It is very challenging to build good predictive models from high-dimensional data, arising e.g. from microarrays, as the number of covariates typically is much larger than the number of observations. Starting with the Lasso (Tibshirani, 1996), several approaches have been developed, that perform variable selection and parameter estimation at the same time, by adding a penalty term to the likelihood criterion to be maximized.
Li and Li (2008) present a new approach that employs an extended penalty term for network-constrained regularization. For predictive models fitted to microarray data, this potentially allows to improve prediction performance by incorporating pathway information, available e.g. from the KEGG pathway database (Kanehisa and Goto, 2000). This is also expected to improve interpretability, but the extent to which the interpretation of a fitted model is to be trusted still depends on its prediction performance.
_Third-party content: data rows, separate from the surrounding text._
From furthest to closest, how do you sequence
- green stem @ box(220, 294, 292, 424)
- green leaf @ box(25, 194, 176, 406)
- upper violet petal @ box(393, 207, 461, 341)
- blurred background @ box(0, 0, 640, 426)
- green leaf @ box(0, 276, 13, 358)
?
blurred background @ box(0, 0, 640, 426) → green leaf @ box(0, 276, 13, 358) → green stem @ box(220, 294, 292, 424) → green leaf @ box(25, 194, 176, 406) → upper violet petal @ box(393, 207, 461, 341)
In an application example, Li and Li (2008) use microarray survival data from patients with glioblastoma to illustrate their approach. Prediction performance in a test set is compared to the Lasso and the elastic net (Zou and Hastie, 2005), and the new procedure seems to compare favorably, at least to the former. What is missing is a comparison to the null model, i.e. a model that does not use any covariate information. As for all three procedures model selection via cross-validation indicates that several microarray features should receive non-zero coefficients, it could be believed that there is enough information in the data and therefore comparison to a null model is not needed. However, as will be shown in the following, all three procedures actually perform considerably worse compared to the null model.
The analysis performed by Li and Li (2008) also simply discards censored observations. This is very problematic, and in the course of exploring potential reasons for the bad prediction performance, we will employ more adequate modeling techniques for time-to-event data. It will be shown that predictive information can be extracted from the data. For judging this, a predictive model that uses only clinical covariates will serve as an additional benchmark.
Li and Li (2008) used data from the study described in Horvath et al. (2006), which comprises of two data sets with n=55 and n=65 observations, where the former is used as a training and the latter as a test set. The response of interest is survival time. As there is censoring, i.e. survival time is not observed for all patients, Li and Li (2008) decide to discard censored observations for all the model fitting approches they compare, resulting in a training set with n=50 and a test set with n=61 observations. Models are then fitted to log-time as a continuous response. Table 1 shows the mean squared errors on the test set, as given by Li and Li (2008) in their Table 2. We extended the latter table by results for a null model, i.e. a model that does not use any covariate information and uses mean log-time of the training set as prediction for the test set, and a linear model that employs only the two clinical covariates given in the data (‘age’ and ‘sex’). The R code for calculating these results and for performing the following analyses is given in the Supplementary Data.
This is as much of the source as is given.